STATED TASK → Print every line of the rows below word for word, leaving out the pictures.

GIVEN DATA →
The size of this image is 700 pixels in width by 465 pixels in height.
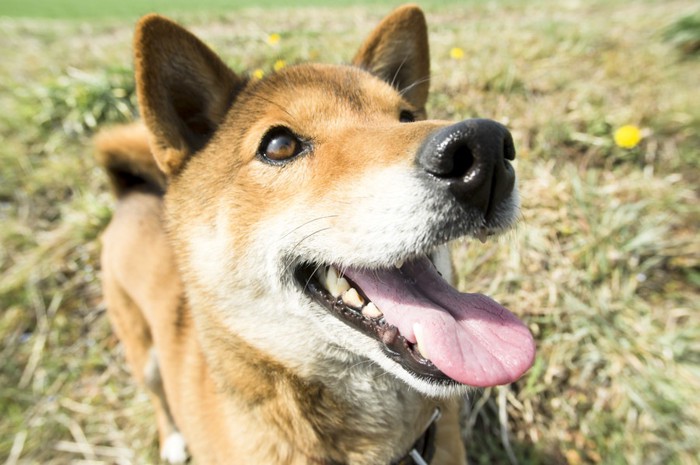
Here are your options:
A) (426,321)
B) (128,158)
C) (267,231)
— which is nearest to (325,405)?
(426,321)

RESULT FOR THIS TASK →
The size of this image is 700 pixels in width by 465 pixels in height.
Here are your options:
A) (426,321)
B) (128,158)
C) (267,231)
— which is nearest to (325,405)?
(426,321)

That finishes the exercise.